By G. Dennis O'Brien (China Daily)
Updated: 2007-04-11 14:14

On March 30 Wall Street was shaken by the news that the Bush administration was raising countervailing duties against China. The news initially knocked the stock market 1 percent lower.

But the market calmed down as it became apparent that this was a false alarm, a ploy to get fast-track trade authority through Congress, which empowers the Bush administration to negotiate credibly on complex non-tariff trade measures that require congressional action to implement.

The action was later seen as an attempt to forge a consensus between the White House and Congress to keep US trade policy from turning toward protectionism. Nonetheless the action was a break from the Department of Commerce policy dating back almost 25 years that shields non-market economies from countervailing duties.

Surveys taken last summer by the Chicago Council on Global Affairs found that 58 percent of Americans continue to be in favor of globalization, at least in theory. But fully 43 percent of those surveyed support it only if the government will step in to help out the losers. And there is a growing question as to who those losers will be.

The shift to globalization is becoming ever more disruptive than anticipated. In large part that is due to both the increasing speed of the transition and its changing nature. Globalization has moved from tangible tradable goods to intangible functions in the knowledge based economy.

As a result, the threat of off-shoring and outsourcing has rapidly moved up the value added chain. US white collar workers used to be considered untouchable by global competition. Nowadays once non-tradable services are being offered from points all over the world.

Twenty-five years ago I bought my first Japanese car. Eight years ago I was encouraged to move my call center to India. Six years ago my nephew went from being an IT consultant to being an IT interface with an Indian consultant whose clients are in Boston.

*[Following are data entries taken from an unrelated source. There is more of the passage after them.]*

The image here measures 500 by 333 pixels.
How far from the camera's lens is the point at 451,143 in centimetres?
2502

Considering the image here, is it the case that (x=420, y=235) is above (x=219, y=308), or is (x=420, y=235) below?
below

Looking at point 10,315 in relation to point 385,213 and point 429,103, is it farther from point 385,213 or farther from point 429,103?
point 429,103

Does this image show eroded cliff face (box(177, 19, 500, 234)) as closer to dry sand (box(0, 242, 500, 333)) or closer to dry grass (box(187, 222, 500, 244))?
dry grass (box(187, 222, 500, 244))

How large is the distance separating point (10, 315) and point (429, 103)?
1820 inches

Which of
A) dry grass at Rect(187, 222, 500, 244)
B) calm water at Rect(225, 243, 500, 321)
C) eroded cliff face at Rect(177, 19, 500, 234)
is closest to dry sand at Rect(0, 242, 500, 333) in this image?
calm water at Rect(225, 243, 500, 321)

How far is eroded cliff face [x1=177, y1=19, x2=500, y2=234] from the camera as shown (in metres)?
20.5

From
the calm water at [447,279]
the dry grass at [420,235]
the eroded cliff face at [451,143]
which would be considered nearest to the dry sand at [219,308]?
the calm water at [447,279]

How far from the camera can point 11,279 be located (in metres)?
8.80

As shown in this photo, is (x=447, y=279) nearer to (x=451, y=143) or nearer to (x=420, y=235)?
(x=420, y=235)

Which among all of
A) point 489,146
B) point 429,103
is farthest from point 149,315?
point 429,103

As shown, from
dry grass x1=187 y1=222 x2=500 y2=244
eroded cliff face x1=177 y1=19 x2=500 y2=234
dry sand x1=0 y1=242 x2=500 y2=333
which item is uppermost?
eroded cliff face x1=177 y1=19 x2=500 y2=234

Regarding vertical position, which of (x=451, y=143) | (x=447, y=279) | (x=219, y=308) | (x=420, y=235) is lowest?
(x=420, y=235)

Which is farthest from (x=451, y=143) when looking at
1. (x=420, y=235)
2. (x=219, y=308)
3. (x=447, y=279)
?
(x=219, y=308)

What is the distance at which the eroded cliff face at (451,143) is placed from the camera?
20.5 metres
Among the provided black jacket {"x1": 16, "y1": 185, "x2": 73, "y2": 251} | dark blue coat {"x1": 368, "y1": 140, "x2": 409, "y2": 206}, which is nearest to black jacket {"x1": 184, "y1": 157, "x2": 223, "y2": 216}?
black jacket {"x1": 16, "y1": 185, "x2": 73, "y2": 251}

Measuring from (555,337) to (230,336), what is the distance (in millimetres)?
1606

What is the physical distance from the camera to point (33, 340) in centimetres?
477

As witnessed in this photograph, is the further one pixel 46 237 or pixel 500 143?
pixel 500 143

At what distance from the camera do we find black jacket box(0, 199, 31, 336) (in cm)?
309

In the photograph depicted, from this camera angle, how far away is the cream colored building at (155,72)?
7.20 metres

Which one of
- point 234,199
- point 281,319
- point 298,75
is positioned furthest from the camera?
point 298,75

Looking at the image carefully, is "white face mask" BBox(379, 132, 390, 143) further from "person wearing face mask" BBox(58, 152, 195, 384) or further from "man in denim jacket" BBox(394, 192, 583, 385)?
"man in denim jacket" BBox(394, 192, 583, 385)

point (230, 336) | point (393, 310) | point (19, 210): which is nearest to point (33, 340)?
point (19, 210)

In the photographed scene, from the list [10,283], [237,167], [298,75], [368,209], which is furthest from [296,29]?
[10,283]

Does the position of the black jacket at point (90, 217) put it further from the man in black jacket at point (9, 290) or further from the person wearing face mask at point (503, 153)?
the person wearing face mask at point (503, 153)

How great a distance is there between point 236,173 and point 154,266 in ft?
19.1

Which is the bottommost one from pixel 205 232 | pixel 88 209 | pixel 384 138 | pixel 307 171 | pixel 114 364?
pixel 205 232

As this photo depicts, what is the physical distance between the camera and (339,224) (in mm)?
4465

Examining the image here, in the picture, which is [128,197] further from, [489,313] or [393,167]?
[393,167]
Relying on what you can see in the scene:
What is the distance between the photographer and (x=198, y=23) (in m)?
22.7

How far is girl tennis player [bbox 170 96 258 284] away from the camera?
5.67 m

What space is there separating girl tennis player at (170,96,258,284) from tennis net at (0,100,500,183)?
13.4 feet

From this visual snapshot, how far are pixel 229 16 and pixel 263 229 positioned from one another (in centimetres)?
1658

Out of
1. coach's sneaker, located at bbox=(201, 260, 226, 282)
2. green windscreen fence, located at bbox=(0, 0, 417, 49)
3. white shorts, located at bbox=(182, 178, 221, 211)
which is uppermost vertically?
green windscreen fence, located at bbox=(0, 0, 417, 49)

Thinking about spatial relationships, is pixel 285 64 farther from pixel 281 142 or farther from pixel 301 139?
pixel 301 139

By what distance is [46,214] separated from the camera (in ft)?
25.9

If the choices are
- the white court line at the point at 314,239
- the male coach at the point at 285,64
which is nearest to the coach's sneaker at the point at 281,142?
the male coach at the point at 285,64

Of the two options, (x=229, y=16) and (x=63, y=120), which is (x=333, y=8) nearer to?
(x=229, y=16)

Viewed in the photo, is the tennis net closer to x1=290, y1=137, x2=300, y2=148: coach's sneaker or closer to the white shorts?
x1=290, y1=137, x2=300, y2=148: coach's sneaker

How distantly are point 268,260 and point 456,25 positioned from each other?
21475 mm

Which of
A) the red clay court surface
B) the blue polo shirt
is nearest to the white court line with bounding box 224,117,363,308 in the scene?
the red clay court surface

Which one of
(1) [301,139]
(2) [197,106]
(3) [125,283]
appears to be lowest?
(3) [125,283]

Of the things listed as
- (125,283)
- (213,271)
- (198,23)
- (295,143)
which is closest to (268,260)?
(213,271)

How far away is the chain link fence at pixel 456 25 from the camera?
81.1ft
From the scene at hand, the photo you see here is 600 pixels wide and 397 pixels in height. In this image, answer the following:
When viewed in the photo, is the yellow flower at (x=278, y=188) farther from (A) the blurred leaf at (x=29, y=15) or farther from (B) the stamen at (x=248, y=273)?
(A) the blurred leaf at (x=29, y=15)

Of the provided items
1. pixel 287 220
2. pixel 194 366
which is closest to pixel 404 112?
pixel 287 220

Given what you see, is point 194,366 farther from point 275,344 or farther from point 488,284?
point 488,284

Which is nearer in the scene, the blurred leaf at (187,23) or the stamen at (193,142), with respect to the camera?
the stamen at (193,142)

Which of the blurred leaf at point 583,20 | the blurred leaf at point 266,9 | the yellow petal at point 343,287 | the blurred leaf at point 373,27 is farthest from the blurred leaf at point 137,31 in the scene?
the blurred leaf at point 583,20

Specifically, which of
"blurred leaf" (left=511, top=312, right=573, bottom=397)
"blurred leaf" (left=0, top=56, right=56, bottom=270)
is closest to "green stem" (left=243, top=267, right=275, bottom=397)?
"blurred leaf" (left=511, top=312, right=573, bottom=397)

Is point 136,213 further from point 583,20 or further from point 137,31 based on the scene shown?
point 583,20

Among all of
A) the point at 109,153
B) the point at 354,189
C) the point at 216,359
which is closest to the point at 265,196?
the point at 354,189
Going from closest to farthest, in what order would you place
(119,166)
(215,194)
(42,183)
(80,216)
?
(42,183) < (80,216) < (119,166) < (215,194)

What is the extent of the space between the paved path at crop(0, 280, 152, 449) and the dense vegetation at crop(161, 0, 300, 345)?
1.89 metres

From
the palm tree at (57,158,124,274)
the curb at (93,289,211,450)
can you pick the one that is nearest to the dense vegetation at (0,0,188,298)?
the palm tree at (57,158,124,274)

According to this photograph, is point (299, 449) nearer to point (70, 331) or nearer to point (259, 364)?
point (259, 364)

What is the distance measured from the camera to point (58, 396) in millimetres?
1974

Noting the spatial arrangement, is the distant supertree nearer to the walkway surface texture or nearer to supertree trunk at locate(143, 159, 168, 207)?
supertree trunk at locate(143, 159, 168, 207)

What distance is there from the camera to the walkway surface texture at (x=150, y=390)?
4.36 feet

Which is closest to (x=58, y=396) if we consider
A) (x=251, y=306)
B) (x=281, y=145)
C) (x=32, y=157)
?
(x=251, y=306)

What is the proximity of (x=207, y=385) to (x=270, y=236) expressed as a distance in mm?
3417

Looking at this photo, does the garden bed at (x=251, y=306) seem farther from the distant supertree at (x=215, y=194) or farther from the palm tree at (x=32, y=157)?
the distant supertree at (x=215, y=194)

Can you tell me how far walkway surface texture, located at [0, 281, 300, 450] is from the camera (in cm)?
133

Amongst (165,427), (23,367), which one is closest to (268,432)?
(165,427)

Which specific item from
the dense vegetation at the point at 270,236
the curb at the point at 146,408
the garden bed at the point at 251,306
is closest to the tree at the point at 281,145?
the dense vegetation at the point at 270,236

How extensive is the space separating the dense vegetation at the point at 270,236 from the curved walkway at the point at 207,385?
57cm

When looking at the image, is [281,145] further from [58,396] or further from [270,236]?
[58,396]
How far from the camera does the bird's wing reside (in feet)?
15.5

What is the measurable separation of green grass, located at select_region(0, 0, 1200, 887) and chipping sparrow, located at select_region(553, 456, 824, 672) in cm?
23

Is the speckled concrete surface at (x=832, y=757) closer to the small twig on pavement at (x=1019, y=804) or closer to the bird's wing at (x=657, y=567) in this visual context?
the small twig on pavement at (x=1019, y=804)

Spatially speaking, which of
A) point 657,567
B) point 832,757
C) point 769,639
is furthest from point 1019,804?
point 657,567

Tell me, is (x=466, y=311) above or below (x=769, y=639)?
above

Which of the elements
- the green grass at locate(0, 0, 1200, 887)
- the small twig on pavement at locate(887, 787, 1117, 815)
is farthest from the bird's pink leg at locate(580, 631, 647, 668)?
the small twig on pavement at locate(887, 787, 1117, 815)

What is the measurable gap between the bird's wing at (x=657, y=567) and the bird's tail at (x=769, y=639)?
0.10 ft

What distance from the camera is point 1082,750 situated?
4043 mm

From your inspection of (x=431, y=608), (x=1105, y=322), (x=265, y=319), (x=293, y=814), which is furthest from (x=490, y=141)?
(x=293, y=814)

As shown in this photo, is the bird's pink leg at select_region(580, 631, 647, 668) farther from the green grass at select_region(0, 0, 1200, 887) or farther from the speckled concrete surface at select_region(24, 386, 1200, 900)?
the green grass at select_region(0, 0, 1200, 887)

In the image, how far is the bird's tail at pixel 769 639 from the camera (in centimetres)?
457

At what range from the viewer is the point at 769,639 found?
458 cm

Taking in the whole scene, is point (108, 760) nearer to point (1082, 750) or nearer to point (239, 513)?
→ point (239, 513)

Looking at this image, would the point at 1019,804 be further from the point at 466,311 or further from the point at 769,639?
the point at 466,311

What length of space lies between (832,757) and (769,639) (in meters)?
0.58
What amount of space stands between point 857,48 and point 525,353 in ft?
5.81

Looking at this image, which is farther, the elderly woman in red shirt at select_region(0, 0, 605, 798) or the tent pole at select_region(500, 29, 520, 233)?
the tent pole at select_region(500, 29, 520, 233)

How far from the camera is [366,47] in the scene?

Today, my son, a newly minted computer scientist, competes with other newly minted computer scientists from Yunnan Province in Southwest China. My partner's software development operations, which used to be in Lexington, Massachusetts, are in Gdansk, Poland. And my daughter's boyfriend, an MD radiologist in Boston, competes with doctors all over the world.

Medicine, accounting, analytic services, software design, programming, engineering, economics, architecture all have become fair game. Thomas Friedman's economic paradigm of a "flat world" has indeed taken over. In Friedman's words, the global "web-enabled platform for multiple forms of sharing knowledge and work, irrespective of time, distance, geography and increasingly language" has reached into almost every area of our lives.

This flattening coincides with a massive increase in the global labor force of more than 1.5 billion new participants from China, the former Soviet Union and India.

Over the last dozen years, this influx literally doubled the world's existing workforce. The workers also joined the world's market economy with very little capital in hand. The result is a glut of labor and a rising demand for capital. Thus, the rewards of capital went up as the economic bargaining power of labor began to disappear.